Liste des tâches
1. Relevez toutes les villes et tous les pays nommés dans l'article sur The Veils.
2. Répondez brièvement à ces questions sur l'article sur The Veils.
(a) En quelle année Finn Andrew sort-il son premier album sous le nom de The Veils ?
(b) Quel âge a-t-il lorsqu'il est signé par Rough Trade ?
(c) Quel rang occupe l'album Asphodels dans sa discographie ?
3. Prolongez l'article sur The Veils en reprenant après sa dernière phrase.

───── Texte cité ─────

The Veils : quand la musique devient le miroir de nos émotions

I Photos : Hugo Payen

Quelques heures seulement avant que The Veils enflamme la scène d’un Trix club (Anvers) déjà sold-out depuis des mois, nous arpentons le peu de couloirs qui nous sépare de notre rendez-vous musical du jour. Entre deux dates d’une intime tournée européenne venue célébrer la sortie de son nouvel album Asphodels, il nous était presque impossible de ne pas vous ouvrir les portes de cet univers où la chaleur de ses mots se mêlent à la dure réalité qui s’y cache. Rencontre.

Nous sommes en 2004 quand Finn Andrew sort son premier album sous le masque de The Veils. Une plongée directe dans le tréfonds de ses pensées les plus sombres mais aussi les plus lumineuses. Chose qui, au fil du temps, ne le quittera plus et en fera sa plus belle force d’ailleurs. Comme nous, quelques-uns de ses morceaux les plus connus ont dû accompagner vos séries télés d’adolescence préférées. Des Frères Scott à Twin Peak, la puissante réalité de ses textes se mêlent à nos écrans, puis à nos playlists et à nos quotidiens.

Depuis 20 ans, The Veils nous accompagne et nous renvoie vers certains moments de notre vie que l’on aimerait parfois bien retrouver. Et son fraîchement sorti septième album, Asphodels, n’échappe pas à la règle. De toutes ces choses, on a voulu discuter avec Finn Andrews.

La Vague Parallèle : Tu as 16 ans quand tu es signé par Rough Trade. À l’époque, tu viens d’arrêter l’école pour venir à Londres et lancer ton premier groupe de musique. Être signé comme ça, aussi jeune, je suppose que c’est une expérience aussi incroyable que terrifiante ?

Finn Andrew : J’ai encore un peu de mal à me connecter à cette époque-là de ma vie, ou à la personne que j’étais en tout cas. Tout est tellement différent pendant l’adolescence. J’en avais ma dose de la Nouvelle-Zélande… J’y avais de très bon·nes ami·es mais le système scolaire me rendait malade. Je ne désirais qu’une chose : partir de là. Finalement, je me foutais un peu de tout, sauf de la musique. Je voulais juste écrire mes morceaux et surtout, qu’on me laisse tranquille. Cette signature est arrivée comme un ticket d’or qui me permettait de partir. Et c’est arrivé, très rapidement d’ailleurs. Je me souviens avoir envoyé quelques démos à pas mal de labels alors que j’étais encore en Nouvelle-Zélande et ce sont ces labels qui m’ont presque unanimement dit de venir à Londres. J’y suis allé sans trop savoir ce qui m’y attendait, sans trop me prendre la tête et surtout, sans trop d’attentes. Je me disais que l’un d’entre eux voudrait peut-être sortir un album ou du moins quelques morceaux. Jamais je n’aurais cru que Rough Trade déciderait de me signer comme ça ! C’est un label de renom, à l’histoire incroyable qui a propulsé pas mal de groupes avec lesquels j’ai grandi. C’était une expérience assez intimidante.

───── Informations enregistrées ─────

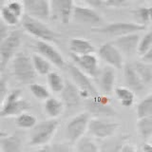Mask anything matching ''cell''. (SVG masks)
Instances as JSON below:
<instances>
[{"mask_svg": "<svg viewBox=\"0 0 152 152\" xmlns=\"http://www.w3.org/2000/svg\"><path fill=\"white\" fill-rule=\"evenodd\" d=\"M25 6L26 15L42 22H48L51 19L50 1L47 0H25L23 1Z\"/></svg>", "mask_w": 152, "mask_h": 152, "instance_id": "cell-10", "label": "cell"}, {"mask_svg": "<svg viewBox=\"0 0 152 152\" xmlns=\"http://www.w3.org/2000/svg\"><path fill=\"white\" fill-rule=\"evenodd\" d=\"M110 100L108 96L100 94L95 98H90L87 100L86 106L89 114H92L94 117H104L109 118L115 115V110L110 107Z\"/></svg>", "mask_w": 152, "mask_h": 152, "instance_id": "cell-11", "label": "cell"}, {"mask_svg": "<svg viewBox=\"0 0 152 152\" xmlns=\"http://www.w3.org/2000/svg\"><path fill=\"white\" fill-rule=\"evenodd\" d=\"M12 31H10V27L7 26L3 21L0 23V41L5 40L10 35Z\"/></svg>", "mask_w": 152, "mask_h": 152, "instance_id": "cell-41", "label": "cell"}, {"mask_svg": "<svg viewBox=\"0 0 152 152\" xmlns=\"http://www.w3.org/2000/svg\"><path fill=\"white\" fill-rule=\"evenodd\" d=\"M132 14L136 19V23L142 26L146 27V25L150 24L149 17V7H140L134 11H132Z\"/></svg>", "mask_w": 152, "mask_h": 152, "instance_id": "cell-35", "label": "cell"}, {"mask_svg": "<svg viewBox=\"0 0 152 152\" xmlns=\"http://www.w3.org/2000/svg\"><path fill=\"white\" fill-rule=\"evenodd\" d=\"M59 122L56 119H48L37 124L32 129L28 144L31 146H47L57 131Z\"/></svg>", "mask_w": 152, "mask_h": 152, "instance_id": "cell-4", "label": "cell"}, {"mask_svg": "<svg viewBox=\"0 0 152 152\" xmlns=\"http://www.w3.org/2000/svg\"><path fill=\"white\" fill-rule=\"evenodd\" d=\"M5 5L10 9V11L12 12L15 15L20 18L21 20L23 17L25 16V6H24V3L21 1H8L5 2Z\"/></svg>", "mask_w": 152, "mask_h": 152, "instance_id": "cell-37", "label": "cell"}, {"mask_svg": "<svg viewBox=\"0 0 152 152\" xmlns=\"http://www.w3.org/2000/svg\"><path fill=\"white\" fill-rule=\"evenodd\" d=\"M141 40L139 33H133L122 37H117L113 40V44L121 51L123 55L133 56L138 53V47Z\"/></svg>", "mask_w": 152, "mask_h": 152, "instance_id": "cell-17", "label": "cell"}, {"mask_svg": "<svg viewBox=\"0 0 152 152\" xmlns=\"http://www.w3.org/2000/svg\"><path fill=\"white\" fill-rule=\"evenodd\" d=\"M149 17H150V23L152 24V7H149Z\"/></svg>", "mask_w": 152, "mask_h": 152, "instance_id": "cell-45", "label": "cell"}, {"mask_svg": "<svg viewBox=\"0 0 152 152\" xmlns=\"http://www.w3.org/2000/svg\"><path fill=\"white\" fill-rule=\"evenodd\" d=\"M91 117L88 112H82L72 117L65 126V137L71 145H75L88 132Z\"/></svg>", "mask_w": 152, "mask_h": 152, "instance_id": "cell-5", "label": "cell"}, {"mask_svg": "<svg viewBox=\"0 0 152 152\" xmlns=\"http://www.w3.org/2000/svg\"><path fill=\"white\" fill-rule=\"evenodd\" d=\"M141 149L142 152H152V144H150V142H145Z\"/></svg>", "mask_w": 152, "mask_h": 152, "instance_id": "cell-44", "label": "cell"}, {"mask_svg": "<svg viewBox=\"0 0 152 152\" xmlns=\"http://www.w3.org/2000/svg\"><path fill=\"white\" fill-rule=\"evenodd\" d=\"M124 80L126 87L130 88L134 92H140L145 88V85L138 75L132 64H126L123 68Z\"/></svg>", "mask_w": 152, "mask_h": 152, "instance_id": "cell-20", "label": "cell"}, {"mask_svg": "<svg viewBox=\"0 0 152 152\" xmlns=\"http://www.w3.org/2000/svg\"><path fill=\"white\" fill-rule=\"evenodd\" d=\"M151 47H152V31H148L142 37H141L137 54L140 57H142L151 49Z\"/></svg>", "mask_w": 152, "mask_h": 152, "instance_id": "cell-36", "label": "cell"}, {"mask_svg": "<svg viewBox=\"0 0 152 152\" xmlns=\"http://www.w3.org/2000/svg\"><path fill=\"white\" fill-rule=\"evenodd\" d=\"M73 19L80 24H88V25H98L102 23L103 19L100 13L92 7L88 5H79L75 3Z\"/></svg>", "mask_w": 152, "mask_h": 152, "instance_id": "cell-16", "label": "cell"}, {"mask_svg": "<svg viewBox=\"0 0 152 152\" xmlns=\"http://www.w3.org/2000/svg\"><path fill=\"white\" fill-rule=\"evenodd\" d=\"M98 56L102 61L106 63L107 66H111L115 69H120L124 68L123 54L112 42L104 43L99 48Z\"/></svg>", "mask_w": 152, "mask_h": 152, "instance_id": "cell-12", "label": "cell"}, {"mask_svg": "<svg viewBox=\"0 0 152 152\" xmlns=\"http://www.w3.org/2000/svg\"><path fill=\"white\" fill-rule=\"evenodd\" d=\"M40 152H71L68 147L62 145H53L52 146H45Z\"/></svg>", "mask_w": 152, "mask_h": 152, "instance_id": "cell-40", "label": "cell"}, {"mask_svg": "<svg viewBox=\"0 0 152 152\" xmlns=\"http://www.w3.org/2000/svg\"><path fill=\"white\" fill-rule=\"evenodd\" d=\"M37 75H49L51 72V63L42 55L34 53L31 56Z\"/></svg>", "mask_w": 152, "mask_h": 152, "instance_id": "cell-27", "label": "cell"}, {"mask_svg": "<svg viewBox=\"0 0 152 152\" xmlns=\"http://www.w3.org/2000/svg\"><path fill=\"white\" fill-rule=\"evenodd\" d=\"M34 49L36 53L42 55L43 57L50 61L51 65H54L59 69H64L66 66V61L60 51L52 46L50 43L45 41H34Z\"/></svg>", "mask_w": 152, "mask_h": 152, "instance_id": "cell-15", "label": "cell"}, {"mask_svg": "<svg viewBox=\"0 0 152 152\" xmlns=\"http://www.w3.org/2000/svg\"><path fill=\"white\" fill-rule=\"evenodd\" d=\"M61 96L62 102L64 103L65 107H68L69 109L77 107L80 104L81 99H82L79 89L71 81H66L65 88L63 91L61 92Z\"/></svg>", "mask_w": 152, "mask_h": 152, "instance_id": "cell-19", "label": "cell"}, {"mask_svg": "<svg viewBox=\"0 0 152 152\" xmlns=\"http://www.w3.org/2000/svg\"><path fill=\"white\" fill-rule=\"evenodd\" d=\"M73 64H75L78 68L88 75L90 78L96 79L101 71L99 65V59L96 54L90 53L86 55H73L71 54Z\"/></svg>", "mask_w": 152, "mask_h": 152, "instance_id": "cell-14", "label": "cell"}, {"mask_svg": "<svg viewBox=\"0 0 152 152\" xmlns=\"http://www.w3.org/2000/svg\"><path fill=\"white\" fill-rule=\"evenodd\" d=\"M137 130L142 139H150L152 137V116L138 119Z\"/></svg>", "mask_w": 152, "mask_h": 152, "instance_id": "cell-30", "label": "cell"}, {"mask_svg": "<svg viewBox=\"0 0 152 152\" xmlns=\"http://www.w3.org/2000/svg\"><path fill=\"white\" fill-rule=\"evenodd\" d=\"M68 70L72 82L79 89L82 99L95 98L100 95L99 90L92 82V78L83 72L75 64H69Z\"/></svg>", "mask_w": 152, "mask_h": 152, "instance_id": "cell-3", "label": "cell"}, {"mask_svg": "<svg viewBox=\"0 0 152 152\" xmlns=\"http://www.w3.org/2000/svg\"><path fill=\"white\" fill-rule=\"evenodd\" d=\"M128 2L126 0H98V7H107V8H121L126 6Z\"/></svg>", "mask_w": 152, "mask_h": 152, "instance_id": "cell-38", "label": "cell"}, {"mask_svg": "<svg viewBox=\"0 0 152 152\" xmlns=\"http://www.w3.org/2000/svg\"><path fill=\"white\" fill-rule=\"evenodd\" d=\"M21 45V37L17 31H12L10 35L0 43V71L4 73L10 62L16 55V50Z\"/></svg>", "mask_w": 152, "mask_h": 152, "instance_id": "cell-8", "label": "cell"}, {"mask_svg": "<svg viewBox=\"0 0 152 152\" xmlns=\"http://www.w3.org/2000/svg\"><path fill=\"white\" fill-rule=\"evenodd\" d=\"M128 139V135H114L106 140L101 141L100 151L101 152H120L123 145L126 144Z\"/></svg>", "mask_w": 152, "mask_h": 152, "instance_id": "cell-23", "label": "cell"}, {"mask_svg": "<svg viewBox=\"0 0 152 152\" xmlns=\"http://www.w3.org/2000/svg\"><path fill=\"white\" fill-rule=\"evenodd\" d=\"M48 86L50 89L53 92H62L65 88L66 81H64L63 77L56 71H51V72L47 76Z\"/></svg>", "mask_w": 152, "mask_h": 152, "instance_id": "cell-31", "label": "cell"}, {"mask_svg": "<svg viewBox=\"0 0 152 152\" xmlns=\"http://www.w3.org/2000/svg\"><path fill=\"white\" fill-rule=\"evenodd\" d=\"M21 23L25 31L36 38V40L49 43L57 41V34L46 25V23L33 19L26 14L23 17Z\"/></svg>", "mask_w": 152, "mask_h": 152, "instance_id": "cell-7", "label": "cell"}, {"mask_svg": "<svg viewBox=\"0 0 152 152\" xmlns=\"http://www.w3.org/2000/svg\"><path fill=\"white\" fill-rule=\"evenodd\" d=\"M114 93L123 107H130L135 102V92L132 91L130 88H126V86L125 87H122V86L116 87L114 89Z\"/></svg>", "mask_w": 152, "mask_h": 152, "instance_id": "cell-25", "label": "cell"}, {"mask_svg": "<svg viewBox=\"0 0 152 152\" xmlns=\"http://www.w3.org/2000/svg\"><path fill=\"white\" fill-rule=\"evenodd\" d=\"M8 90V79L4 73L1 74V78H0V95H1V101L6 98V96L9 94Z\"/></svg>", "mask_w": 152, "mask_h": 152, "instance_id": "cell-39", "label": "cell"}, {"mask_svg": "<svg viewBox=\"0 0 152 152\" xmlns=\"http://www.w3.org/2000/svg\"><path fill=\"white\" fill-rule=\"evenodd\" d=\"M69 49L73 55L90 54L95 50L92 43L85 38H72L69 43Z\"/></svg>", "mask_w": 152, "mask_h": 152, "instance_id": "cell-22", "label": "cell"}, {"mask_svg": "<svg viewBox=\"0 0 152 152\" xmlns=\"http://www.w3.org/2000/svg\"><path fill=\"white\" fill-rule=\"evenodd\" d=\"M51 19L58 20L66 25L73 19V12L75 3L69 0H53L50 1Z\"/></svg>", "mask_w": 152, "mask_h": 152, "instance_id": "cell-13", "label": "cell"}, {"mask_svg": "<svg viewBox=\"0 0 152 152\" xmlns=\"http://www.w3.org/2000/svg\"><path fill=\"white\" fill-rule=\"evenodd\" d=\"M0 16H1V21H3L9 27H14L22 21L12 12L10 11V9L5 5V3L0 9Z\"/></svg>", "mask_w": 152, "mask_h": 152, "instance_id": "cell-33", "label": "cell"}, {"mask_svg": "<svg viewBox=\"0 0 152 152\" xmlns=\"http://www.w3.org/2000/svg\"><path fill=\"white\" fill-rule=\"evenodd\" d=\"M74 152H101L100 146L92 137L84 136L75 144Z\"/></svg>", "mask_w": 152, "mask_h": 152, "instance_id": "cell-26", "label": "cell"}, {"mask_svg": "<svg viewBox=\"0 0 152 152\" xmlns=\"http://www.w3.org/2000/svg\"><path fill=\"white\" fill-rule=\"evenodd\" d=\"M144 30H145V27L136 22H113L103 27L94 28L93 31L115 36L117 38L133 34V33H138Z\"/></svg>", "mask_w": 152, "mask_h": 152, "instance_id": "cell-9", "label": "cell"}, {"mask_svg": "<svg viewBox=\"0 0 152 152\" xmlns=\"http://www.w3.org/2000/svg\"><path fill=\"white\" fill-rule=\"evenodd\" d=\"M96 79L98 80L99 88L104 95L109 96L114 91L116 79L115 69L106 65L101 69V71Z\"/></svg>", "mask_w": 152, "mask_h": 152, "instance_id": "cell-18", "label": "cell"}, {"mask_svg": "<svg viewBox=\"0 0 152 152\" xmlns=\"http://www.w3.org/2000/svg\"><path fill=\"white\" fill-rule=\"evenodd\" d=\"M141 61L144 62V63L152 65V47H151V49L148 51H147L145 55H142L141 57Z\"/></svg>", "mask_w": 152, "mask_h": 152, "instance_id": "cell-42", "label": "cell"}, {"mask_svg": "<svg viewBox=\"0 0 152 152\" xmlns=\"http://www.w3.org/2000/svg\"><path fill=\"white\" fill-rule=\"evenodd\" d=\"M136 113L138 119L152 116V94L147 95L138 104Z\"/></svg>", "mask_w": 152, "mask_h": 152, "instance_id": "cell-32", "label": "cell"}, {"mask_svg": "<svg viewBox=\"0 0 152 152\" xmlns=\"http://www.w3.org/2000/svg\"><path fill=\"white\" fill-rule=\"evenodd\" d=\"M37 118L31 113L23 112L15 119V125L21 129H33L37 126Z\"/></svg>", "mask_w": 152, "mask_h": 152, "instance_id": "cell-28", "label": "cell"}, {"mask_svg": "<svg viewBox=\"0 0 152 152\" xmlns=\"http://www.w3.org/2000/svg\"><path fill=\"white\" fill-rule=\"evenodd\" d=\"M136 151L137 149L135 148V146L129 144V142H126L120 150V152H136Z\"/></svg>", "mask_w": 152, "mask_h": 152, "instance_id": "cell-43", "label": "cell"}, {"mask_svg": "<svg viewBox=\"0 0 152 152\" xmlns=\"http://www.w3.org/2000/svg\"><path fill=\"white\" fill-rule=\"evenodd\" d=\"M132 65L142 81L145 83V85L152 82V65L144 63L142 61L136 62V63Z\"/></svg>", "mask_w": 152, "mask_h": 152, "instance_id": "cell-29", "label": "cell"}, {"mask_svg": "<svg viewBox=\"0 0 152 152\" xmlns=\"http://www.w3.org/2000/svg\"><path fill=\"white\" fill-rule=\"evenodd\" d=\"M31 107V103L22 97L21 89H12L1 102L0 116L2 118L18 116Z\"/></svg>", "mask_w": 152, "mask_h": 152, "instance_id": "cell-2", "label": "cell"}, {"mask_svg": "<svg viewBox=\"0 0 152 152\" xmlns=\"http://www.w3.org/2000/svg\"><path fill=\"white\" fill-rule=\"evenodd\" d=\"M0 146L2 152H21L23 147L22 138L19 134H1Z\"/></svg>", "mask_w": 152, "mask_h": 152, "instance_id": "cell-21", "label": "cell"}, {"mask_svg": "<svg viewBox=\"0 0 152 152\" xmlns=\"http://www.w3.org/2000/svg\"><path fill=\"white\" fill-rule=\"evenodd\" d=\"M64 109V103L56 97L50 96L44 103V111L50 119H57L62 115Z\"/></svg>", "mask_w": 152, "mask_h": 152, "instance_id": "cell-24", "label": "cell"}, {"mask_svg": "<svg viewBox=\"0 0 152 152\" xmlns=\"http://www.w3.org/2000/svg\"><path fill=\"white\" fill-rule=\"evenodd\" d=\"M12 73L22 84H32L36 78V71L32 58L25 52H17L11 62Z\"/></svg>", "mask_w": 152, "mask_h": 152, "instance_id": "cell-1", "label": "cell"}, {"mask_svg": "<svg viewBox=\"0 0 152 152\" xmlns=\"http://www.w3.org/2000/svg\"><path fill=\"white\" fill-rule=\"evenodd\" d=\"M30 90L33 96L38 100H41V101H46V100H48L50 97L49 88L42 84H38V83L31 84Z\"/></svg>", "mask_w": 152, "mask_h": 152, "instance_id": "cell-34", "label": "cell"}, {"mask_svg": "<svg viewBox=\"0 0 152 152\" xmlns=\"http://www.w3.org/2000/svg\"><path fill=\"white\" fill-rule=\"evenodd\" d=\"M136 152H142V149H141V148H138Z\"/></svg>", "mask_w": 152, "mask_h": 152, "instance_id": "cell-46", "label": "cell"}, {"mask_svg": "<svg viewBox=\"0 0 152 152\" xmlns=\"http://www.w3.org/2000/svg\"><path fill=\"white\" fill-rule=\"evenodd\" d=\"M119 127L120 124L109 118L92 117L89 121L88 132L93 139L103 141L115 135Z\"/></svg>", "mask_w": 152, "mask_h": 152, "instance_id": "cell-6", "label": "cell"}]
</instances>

─────
───── Informations enregistrées ─────

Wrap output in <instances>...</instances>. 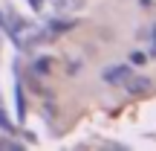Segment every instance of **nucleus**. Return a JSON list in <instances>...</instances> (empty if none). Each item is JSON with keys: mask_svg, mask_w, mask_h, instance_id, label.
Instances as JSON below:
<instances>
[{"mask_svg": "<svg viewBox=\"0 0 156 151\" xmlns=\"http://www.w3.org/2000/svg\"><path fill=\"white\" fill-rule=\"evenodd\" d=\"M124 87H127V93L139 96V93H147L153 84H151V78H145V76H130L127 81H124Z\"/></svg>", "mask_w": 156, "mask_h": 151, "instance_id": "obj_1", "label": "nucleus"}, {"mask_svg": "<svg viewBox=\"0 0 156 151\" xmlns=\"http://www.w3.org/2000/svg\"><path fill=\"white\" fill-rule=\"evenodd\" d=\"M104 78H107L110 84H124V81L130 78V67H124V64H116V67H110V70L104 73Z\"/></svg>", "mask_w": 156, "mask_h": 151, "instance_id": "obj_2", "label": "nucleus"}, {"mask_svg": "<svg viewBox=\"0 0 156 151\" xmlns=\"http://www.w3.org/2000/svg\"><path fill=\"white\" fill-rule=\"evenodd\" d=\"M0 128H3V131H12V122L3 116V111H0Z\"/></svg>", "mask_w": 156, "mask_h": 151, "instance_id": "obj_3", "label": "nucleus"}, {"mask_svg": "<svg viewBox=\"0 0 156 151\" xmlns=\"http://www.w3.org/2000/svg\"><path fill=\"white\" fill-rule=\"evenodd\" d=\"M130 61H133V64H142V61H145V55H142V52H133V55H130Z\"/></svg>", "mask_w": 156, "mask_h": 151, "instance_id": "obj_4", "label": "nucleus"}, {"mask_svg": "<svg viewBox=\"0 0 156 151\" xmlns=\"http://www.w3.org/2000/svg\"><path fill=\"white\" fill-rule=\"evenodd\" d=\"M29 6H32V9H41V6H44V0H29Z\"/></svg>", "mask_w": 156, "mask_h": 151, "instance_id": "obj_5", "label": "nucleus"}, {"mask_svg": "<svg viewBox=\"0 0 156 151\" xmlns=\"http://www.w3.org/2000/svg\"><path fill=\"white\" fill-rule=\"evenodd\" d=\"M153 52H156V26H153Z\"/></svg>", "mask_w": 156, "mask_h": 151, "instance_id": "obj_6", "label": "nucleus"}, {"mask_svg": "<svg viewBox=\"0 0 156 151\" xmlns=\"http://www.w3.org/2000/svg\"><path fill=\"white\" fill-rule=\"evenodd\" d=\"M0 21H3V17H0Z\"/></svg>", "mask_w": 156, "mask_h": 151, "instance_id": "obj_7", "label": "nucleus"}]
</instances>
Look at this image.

─────

Résultats des exercices
1.
Anvers
Nouvelle-Zélande
Londres

2.
(a) En 2004.
(b) 16 ans.
(c) C'est son septième album.

3.
LVP : Quelques années plus tard, tu sors ton premier album The Runaway Found et son mythique Lavinia. C’était il y a 20 ans et pourtant, cet album est resté toujours aussi rafraichissant et impactant aujourd’hui. Un album qui a changé pas mal de choses pour toi : on a pu entendre tes morceaux dans un bon nombre de séries à l’époque. Beaucoup de choses ont changé avec le temps mais la relation que tu as avec ce premier album, est-elle toujours la même qu’aujourd’hui ?

Finn : Elle est quand même bien différente. Je veux dire que j’étais super jeune quand on a sorti cet album et je pouvais déjà plus en entendre parler dès sa sortie (rires). On a passé des années dessus, il y a un monde de différence entre des morceaux que tu écris quand tu as 13 ans et des morceaux que tu écris quand tu en as 19… J’en pouvais plus. J’étais d’ailleurs un peu embarrassé par cet album. Puis le fait de devoir continuer à jouer ces moments d’adolescence sans trop pouvoir m’en détacher n’a pas aidé. Mais avec le recul, 20 ans plus tard, tout fait sens. J’en suis fier de cet album. Ça reste une belle petite capsule temporelle de cette époque de ma vie. Je me dis parfois que j’aimerais bien laisser un message à cette jeune version de moi-même pour lui dire de prendre les choses plus tranquillement, de profiter et surtout d’être moins dur avec lui-même. J’étais frustré de ne pas atteindre les sommets aussi vite que ce qui était prévu d’une certaine manière. Je voulais tout, tout de suite. J’avais cette idée d’imposture qui ne cessait de résonner dans ma tête. Du coup, je m’auto-flagellais constamment au lieu de me laisser porter par l’expérience et de savourer toutes les choses qu’elle pouvait m’apporter. Surtout parce qu’avec le recul toujours, tu réalises ô combien c’est le genre de moment que tu ne vis qu’une fois mais qui surtout, est fascinant. Mais oui… On a passé trois ans à le faire cet album et deux semaines après sa sortie, j’ai tout envoyé balader et je suis rentré en Nouvelle-Zélande. J’étais un peu secoué sur le moment.

LVP : Cette expérience de dévoiler de nouveaux morceaux ou de sortir un nouvel album, change aussi avec le temps. Je suppose qu’au fil des albums, les sorties sont un peu plus relaxantes que la toute première ?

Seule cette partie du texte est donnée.